Morphology Transition in Lipid Vesicles: Interaction of In-Plane Order and Topological Defects

Abstract

The biological membrane can exhibit complex morphologies driven by compositional heterogeneity, however membrane curvature can also be induced by a defect-driven mechanism. We have found that in the tilted gel phase, complex shapes can form spontaneously even in a membrane containing only a single lipid component as a result of membrane defect formation.

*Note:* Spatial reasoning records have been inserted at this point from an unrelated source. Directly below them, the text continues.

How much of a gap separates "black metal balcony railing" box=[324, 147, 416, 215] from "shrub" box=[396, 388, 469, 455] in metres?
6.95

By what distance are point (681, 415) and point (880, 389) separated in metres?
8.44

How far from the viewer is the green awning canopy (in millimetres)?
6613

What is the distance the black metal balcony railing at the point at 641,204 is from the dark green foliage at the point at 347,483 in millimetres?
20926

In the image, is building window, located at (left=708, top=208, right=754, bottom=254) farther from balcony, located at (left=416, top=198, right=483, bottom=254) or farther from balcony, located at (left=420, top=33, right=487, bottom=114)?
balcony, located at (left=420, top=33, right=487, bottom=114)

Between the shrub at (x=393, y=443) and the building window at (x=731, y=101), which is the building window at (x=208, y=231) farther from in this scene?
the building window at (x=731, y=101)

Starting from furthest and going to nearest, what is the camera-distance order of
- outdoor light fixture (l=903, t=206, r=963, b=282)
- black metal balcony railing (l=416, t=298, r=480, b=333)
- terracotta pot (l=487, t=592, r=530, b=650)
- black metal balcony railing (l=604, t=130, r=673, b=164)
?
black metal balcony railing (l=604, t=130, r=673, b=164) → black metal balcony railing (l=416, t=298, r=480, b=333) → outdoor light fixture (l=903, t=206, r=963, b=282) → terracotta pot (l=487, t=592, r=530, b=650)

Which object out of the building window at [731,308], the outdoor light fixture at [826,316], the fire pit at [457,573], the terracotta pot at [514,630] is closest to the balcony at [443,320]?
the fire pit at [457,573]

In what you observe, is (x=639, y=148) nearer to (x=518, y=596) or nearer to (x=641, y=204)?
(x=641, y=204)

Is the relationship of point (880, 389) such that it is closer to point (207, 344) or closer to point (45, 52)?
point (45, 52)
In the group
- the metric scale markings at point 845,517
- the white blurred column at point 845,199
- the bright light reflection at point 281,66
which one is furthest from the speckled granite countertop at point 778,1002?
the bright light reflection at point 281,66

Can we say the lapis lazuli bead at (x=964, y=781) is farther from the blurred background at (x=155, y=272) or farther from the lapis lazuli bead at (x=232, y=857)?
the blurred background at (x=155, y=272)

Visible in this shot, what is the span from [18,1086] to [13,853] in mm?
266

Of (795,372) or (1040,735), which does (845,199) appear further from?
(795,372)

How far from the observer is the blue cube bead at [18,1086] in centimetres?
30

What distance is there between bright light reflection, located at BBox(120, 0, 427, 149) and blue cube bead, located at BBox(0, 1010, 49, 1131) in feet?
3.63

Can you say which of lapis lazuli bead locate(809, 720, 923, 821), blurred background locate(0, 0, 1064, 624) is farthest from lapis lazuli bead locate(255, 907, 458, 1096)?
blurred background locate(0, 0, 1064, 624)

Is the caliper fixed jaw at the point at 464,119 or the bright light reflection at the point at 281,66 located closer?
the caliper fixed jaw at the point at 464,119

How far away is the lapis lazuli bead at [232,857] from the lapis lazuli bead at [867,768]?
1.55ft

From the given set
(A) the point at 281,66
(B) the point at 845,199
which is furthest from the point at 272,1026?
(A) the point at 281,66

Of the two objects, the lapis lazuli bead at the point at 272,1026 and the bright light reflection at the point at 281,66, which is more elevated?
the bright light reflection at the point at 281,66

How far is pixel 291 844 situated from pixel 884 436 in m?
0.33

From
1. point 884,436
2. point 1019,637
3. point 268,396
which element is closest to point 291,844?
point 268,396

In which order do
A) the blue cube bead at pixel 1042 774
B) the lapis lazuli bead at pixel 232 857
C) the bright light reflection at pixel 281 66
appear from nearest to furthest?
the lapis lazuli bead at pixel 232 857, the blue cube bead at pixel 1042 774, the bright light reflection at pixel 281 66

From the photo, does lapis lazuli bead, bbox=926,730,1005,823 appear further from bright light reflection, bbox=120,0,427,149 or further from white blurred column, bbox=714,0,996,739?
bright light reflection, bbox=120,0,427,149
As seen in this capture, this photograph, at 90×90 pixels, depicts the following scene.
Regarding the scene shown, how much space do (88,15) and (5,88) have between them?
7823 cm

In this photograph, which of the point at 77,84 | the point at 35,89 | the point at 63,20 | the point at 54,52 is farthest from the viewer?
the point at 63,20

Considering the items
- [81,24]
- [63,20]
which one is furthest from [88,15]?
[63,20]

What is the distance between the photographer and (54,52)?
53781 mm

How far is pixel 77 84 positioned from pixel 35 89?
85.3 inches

To explore this phenomenon we have carried out both experimental observations and coarse-grained computer simulations.In our study, fluorescence microscopy on giant uni-lamellar vesicles (GUVs) of 1,2-dipalmitoyl-sn-glycero-3-phosphocholine (DPPC) reveals that vesicles can crumple dramatically when cooled from the untilted Lα liquid-crystalline phase into the Lβ' tilted gel phase. Similar behavior is observed in simulation studies of the system.To explain the phenomenon, we propose that the observed shape evolution is driven by the nucleation of a complex membrane micro-structure that includes topological defects in the tilt orientation. These defects induce non-uniform membrane curvature resulting in a crumpled morphology. Furthermore, we show that competition between curvature change and defect motion can trap vesicles in deeply metastable, defect-rich structures.